Characterizing the Role of HuR in Skeletal Muscle of Mice with Spinal Muscular Atrophy

Abstract

Spinal muscular atrophy (SMA) is a debilitating neuromuscular disorder characterized by insufficient SMN protein, resulting in motoneuron death. Initially, it was thought that motoneuronal death is followed by muscle atrophy; however, recent research is beginning to reveal possible muscle intrinsic defects, independent of motoneuron defects, in SMA. Previous studies have elucidated the cooperative involvement of CARM1, HuD and SMN in motoneurons, revealing HuD as a possible key player in the SMA phenotype. In this study, we focus on HuR, a ubiquitous family member of HuD, and the possibility that it plays a similar key role with CARM1 and SMN in skeletal muscle. Through the use of an shCARM1 stable line of C2C12s, we show that CARM1 is necessary for HuR functionality during differentiation. We further show that the methylation of HuR is necessary for its capability to translocate cytoplasmically during differentiation. We confirm an interaction between HuR and SMN, suggestive of a similar mechanism as was shown previously with HuD. In light of these findings, we next progressed to determine whether HuR is misregulated in an SMA mouse model. We report increased CARM1 levels in skeletal muscles of these mice. We further discovered that a deficiency in SMN protein impairs HuR upregulation and cytoplasmic translocation in response to HuR activation through sciatic nerve denervation. These findings were correlated with aberrant mRNA expression of HuR targets upon denervation. Taken together, these results show that HuR methylation is essential for proper myogenesis, and that the mechanism by which it acts likely requires sufficient SMN protein levels. In a deficiency of SMN, HuR shows signs of misregulation that may play a role in the inability to maintain or repair muscle in SMA.

* MATERIAL PROVIDED
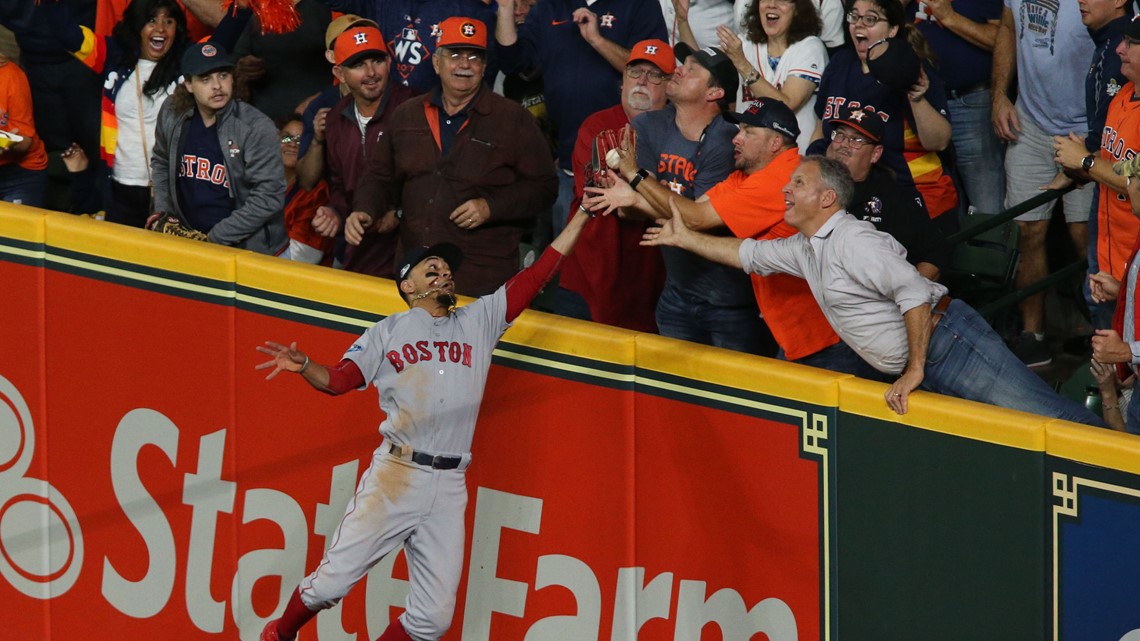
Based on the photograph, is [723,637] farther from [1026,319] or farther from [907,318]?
[1026,319]

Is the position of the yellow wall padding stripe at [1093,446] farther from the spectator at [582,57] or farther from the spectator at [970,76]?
the spectator at [582,57]

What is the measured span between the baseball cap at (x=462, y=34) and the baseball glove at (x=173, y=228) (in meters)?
1.66

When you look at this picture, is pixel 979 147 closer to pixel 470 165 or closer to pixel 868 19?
pixel 868 19

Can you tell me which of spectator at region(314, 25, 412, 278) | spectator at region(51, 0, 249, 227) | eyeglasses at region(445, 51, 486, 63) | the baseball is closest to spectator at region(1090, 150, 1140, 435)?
the baseball

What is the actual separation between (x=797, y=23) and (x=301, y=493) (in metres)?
3.69

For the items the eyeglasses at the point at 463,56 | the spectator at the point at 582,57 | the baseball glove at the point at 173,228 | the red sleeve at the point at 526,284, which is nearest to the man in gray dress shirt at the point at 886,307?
the red sleeve at the point at 526,284

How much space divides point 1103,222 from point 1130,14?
121 cm

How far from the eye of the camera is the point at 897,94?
30.1 ft

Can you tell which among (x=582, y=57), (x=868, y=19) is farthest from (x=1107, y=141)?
(x=582, y=57)

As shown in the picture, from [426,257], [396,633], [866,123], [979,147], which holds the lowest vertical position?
[396,633]

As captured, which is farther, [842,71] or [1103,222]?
[842,71]

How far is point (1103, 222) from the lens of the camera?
Answer: 850 centimetres

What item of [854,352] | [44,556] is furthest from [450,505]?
[44,556]

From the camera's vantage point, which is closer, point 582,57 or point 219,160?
point 219,160
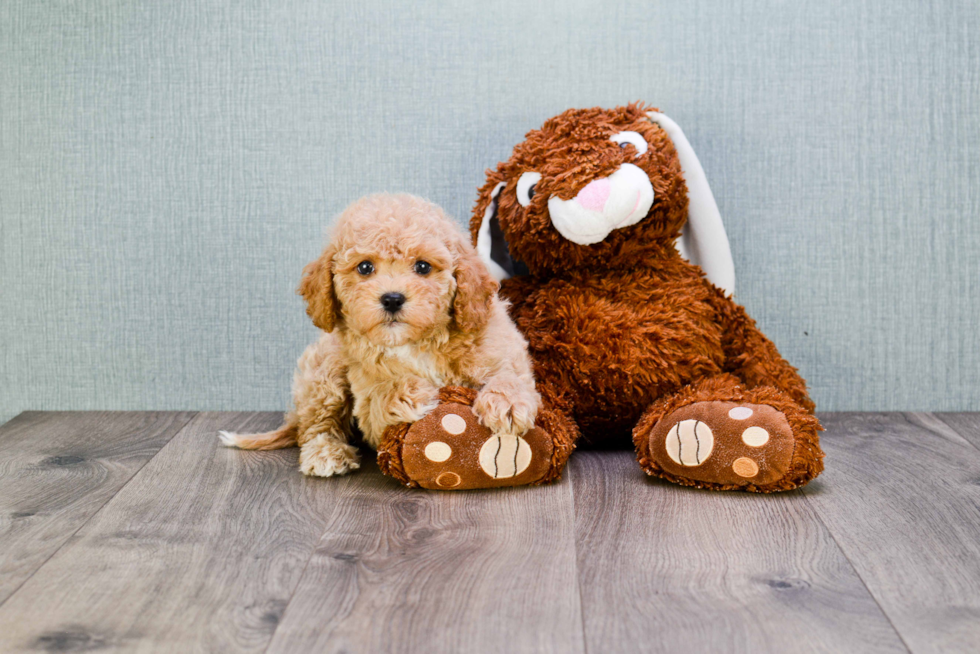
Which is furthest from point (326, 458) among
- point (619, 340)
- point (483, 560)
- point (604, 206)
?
point (604, 206)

* TASKS TO CARRY OUT
a – Translate this sentence from the abstract into Spanish: "We further show that the methylation of HuR is necessary for its capability to translocate cytoplasmically during differentiation."
b – List every protein the abstract names, in order of first mention.

* SOLUTIONS FOR EACH TASK
a – Además, demostramos que la metilación de HuR es necesaria para su capacidad de translocarse al citoplasma durante la diferenciación.

b – SMN, CARM1, HuD, HuR